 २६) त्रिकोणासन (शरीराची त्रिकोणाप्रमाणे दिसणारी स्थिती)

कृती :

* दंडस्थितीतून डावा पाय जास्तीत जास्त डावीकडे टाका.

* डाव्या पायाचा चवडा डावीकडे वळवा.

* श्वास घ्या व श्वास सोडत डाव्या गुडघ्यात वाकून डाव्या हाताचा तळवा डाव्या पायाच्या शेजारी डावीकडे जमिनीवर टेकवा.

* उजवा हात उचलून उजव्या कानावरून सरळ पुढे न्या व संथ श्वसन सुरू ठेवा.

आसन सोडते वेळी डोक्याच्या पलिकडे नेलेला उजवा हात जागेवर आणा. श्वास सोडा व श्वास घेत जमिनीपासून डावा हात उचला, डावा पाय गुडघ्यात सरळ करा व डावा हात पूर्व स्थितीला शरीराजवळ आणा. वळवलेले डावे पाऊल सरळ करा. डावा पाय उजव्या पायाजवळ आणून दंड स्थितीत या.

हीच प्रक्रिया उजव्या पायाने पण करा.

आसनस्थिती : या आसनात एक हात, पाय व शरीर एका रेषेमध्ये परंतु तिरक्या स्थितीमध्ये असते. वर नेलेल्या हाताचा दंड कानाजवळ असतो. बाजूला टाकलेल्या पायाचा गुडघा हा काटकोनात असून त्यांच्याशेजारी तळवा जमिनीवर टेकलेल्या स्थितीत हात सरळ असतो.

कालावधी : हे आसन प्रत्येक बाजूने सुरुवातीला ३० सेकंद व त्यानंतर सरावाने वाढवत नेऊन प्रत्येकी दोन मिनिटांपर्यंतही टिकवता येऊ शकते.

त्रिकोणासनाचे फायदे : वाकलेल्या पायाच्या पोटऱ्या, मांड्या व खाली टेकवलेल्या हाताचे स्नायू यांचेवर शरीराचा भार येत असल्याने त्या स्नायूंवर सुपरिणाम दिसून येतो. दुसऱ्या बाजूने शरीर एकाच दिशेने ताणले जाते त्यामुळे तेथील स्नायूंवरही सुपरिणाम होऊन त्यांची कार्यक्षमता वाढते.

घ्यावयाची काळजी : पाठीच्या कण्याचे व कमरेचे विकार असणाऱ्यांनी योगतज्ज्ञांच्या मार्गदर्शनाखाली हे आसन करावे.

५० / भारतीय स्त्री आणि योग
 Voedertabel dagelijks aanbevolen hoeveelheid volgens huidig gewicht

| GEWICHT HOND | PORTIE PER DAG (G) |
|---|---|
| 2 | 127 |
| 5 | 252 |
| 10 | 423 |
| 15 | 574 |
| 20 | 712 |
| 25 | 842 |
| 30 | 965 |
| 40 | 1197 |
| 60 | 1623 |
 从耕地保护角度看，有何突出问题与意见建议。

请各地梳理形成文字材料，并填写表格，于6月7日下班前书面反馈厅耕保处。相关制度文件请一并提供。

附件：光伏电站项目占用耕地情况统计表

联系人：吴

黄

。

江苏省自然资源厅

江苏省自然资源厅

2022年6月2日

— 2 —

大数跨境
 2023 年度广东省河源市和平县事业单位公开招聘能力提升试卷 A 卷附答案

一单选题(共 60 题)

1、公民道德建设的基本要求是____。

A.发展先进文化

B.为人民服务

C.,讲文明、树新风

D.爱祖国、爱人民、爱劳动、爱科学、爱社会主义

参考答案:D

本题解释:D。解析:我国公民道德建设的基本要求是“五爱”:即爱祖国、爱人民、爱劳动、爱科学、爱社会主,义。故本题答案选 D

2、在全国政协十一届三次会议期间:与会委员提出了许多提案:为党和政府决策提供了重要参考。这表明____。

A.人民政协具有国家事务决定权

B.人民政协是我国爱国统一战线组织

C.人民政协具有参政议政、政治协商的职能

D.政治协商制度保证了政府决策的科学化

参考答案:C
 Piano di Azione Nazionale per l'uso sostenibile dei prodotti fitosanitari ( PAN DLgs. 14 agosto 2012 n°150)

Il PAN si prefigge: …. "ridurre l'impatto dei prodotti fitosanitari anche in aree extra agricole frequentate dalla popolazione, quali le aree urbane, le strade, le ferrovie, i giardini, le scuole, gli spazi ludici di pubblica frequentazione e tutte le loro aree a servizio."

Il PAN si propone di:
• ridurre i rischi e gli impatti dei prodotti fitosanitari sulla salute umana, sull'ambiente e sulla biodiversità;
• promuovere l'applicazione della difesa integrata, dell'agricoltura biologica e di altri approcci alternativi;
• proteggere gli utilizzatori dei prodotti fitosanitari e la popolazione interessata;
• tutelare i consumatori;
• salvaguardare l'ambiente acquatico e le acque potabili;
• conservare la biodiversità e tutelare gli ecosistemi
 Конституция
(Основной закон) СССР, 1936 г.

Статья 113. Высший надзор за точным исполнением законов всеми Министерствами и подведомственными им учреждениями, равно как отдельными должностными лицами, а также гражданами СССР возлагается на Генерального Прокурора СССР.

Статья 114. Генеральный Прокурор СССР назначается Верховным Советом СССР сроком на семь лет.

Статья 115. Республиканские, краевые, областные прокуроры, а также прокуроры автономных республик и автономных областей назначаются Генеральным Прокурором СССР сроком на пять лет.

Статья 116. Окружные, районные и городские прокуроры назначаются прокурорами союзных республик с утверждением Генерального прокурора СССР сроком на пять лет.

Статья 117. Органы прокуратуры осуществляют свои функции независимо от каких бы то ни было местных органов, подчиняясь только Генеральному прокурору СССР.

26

# # # # # # #

◆ PROBLEM TO SOLVE
Where the word "tutelare" appears in a line of the entries, copy that line.

◆ EXERCISE RESPONSE
• tutelare i consumatori;
• conservare la biodiversità e tutelare gli ecosistemi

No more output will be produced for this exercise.